Sunday, June 9, 2013

The Questions We Ask God

Religion & Philosophy

In Brian Morrison's very powerful poem, "Where is the Love" the speaker, looking on helplessly at humanity's destitution and distress, asks the question:
                                                                        ...God, Allah, Buddha,
                                                                      Jesus, Jehovia...Jah!
                                                                    Whatever Your name may be -
                                                                  Where on Man`s earth
                                                                Is Thy love for Humanity?" 

The inveterate inner pain, sadness, and suffering that is sometimes the experience of humanity whether from our fellow humans or from diseases or upheavals in nature often cannot be adequately expressed. But tears speak volumes, and when we are indeed able to express ourselves in words, those of us who in various ways accept the existence of One higher than ourselves resort to the kinds of questions asked by the speaker in Brian Morrison's poem. Such questions are not new. Humans, in their interaction with God/the Gods have always asked such questions through the centuries. The Book of Job comes readily to mind.

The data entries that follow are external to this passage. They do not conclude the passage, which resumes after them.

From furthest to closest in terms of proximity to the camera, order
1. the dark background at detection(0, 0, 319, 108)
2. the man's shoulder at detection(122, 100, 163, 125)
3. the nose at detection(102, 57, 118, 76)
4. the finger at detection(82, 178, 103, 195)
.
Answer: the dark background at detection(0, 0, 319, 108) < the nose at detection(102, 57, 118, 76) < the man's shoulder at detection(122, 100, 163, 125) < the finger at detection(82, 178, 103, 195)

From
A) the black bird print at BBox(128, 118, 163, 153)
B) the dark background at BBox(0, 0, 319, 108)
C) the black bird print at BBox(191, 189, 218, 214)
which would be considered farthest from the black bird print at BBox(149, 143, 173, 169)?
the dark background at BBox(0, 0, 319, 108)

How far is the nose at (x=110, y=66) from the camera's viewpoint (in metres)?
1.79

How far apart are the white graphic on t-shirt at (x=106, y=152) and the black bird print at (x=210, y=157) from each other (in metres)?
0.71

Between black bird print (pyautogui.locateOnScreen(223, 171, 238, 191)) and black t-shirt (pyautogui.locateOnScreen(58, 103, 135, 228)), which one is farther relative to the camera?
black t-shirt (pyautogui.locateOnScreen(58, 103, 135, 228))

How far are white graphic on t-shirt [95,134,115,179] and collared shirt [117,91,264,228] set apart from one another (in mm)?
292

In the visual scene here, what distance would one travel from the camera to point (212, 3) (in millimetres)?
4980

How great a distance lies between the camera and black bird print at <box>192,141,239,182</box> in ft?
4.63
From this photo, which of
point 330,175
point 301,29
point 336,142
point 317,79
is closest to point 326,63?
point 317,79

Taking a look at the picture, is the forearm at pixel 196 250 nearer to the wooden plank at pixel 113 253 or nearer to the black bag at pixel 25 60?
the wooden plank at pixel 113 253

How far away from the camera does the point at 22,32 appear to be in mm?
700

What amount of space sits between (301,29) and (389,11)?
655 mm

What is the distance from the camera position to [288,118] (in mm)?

And while there are countless numbers who from time to time vigorously question God's love, His good will, His power, etc. when confronted with the many turbulences of life, there are just as many who are always ready to come to God's defense either to explain (away) the reason(s) for the suffering or for the apparent lack of God's presence or for His seeming muteness, and often regarding such questions as are asked as a lack of understanding of the ways of God on the part of the sufferer. When such questions are asked, votaries of the various religions (especially Christianity) need to simply shut up and keep their explanations in their pockets and instead show empathy or provide help.  Meaningless responses such as "God understands", "God is crying with you", or "God will deliver" don't cut it either. What means more to the sufferer in his/her loneliness, pain, and sadness is the understanding, love, presence, tears, help, etc. of peers, friends, families, or even strangers. Answers to the questions (not that there are any answers anyway) can come after amelioration of the suffering.